В действительности второй «Экспромт» Ионеско — лёгкая, остроумная и совершенно невинная шутка. Это сценка, в которой Хозяйка дома обсуждает с Автором и Актрисой, что сыграть, чтобы развлечь герцога и герцогиню Виндзорских. Обсуждение выливается в дискуссию о пьесах Ионеско и его любимой теме — идентичности комедии и трагедии. Хозяйка дома просит Ионеско не давать «грустной пьесы, какой-нибудь из этих современных драм Беккета или Софокла, заставляющих людей плакать». На это Ионеско отвечает: «Иногда, мадам, комедии вызывают слезы скорее, чем драмы… комедии, которые пишу я. Когда я пишу трагедию, я хочу заставить людей смеяться. И я хочу заставить их плакать, когда пишу комедию»67. В то же время это нелепая, абсурдная версия английской истории, как она видится французу, и в равной степени, характерное следствие непонимания семантического смысла: когда Хозяйка дома предлагает виски, Автор настаивает, что это джин; актриса пробует и заявляет, что это бенедиктин. Когда автор из вежливости соглашается, что это виски, остальные так же из вежливости соглашаются со всеми интерпретациями, увеличивая путаницу. Дискуссия о том, что могло бы доставить удовольствие высокородным гостям, окончательно заходит в тупик, и пьеса заканчивается извинениями хозяйки дома. Как писала The Evening Standard, мадам Марсель Ашар, супруга драматурга, заметила после спектакля: «Только Ионеско способен справиться с такой изысканной темой». Сальвадор Дали, присутствующий на спектакле, сказал: «Это было необычайно трогательно».

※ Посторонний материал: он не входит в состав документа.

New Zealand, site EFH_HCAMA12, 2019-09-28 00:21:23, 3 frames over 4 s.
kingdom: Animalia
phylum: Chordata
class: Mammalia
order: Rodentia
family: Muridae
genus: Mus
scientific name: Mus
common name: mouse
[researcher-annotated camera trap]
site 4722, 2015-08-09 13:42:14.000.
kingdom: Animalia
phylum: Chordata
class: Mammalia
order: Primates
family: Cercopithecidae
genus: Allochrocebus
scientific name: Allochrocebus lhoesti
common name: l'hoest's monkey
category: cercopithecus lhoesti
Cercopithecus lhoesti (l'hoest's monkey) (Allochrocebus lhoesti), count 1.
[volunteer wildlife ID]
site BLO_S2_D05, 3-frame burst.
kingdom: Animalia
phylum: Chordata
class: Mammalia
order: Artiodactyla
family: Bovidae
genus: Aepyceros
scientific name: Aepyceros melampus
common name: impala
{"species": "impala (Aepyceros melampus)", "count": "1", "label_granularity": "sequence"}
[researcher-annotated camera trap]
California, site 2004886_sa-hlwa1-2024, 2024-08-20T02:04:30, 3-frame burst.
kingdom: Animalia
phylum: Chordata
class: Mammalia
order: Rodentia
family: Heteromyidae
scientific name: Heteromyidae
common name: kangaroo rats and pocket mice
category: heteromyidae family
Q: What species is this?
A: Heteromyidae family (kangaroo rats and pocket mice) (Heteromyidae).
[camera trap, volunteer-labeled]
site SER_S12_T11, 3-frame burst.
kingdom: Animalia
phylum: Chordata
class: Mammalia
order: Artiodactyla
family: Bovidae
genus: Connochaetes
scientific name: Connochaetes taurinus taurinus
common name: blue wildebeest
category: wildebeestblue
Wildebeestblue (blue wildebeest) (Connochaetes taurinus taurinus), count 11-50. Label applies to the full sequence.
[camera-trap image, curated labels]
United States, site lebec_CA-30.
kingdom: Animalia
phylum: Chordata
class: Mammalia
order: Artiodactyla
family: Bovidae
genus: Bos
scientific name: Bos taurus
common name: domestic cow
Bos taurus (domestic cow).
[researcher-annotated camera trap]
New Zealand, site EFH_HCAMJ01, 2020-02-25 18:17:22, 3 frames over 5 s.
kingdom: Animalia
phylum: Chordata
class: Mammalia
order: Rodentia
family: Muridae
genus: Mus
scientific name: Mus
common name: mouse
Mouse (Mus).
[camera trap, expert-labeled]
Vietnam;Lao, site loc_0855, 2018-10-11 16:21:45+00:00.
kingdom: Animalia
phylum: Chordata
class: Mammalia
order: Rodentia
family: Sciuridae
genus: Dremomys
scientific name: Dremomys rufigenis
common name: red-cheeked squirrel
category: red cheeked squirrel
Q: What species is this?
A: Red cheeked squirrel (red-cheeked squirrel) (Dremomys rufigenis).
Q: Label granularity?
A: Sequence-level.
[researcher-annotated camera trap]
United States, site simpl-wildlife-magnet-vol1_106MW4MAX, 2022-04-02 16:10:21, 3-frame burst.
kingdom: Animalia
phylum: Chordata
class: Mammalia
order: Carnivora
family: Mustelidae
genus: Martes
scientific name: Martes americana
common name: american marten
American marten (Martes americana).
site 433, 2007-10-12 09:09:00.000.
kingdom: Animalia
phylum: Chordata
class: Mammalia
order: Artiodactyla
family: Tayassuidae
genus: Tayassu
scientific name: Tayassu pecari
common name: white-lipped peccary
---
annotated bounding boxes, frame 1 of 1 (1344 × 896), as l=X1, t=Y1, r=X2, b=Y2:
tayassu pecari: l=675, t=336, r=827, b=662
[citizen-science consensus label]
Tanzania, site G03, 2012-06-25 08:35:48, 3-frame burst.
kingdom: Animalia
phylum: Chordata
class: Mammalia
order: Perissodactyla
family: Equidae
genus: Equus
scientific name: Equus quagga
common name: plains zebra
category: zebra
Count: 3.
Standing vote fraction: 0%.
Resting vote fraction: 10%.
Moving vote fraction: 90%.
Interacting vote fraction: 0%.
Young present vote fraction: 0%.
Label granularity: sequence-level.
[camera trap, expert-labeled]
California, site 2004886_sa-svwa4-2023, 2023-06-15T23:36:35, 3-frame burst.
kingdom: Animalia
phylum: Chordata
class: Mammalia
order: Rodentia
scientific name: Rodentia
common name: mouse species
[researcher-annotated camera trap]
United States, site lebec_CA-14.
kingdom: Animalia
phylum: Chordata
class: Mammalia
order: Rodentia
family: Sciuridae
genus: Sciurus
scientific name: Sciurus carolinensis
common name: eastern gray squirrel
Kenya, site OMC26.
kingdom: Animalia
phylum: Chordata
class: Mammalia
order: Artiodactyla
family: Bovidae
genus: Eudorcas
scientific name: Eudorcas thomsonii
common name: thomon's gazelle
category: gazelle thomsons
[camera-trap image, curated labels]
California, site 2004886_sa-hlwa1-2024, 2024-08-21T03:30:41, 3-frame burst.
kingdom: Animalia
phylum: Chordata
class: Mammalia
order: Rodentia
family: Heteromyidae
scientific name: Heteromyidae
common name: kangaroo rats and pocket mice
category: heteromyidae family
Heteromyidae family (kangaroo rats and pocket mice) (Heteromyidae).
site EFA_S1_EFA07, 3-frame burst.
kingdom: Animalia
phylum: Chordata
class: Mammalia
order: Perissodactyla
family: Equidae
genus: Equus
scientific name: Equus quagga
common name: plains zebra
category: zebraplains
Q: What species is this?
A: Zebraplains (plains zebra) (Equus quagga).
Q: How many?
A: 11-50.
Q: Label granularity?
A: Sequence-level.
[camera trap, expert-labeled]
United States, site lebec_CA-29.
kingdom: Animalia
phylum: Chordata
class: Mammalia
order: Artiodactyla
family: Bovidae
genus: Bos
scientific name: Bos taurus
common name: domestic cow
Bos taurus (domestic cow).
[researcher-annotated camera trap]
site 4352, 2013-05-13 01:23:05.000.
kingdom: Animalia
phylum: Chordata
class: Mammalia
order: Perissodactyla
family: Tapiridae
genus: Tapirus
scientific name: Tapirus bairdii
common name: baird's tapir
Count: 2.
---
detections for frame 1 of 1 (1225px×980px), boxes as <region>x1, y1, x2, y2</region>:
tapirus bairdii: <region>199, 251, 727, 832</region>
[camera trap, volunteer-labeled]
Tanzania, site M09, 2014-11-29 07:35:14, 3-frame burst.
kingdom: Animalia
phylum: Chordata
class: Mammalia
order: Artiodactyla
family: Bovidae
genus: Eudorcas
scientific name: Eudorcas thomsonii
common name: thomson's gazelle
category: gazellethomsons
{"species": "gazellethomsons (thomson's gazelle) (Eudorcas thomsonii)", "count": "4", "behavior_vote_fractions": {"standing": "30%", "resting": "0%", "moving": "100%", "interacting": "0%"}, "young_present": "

Сочинение такой весёлой шутки отвлекло Ионеско от более важных и художественно значимых тем. В ноябре 1955 года в Nouvelle Revue Frangaise был опубликован его рассказ, превратившийся позднее в одну из его самых значительных пьес. (Пять пьес Ионеско возникли из рассказов. Рассказ «Жертва долга», (журнал Medium) стал пьесой «Жертвы долга»; «Орифламма» (Nouvelle Revue Frangaise, февраль 1954) превратилась в пьесу «Амедей»; стал пьесой «Носорог» (Les Lettres Nouvelles, сентябрь 1954); «Фотография полковника» (La Nouvelle Review Frangaise, ноябрь 1955); «Пешком по воздуху» (Nouvelle Frangaise, февраль 1961). Особенно заслуживает внимания рассказ «Фотография полковника»68, лёгший в основу пьесы «Бескорыстный убийца», законченной в Лондоне в августе 1957 года. В английском переводе пьеса называется Killer, что не совсем передает смысл французского названия, суть которого в том, что это убийца без вознаграждения, без оплаты; убийца, не имеющий цели.

вернуться

27

Ненавистный (фр.).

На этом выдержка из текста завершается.